- [What to work on]:
Edit the items from the line containing "Examining this photograph, is" through the end of the items, replacing "further" with "farther" and leaving everything else unchanged. Return only those lines.

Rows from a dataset
┌──

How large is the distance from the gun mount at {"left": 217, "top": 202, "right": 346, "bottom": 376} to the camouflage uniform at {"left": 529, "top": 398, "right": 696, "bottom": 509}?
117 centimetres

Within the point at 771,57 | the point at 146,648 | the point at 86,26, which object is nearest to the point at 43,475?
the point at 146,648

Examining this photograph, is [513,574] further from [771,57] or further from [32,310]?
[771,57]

└──

- [Solution to this problem]:
Examining this photograph, is [513,574] farther from [771,57] or farther from [32,310]?
[771,57]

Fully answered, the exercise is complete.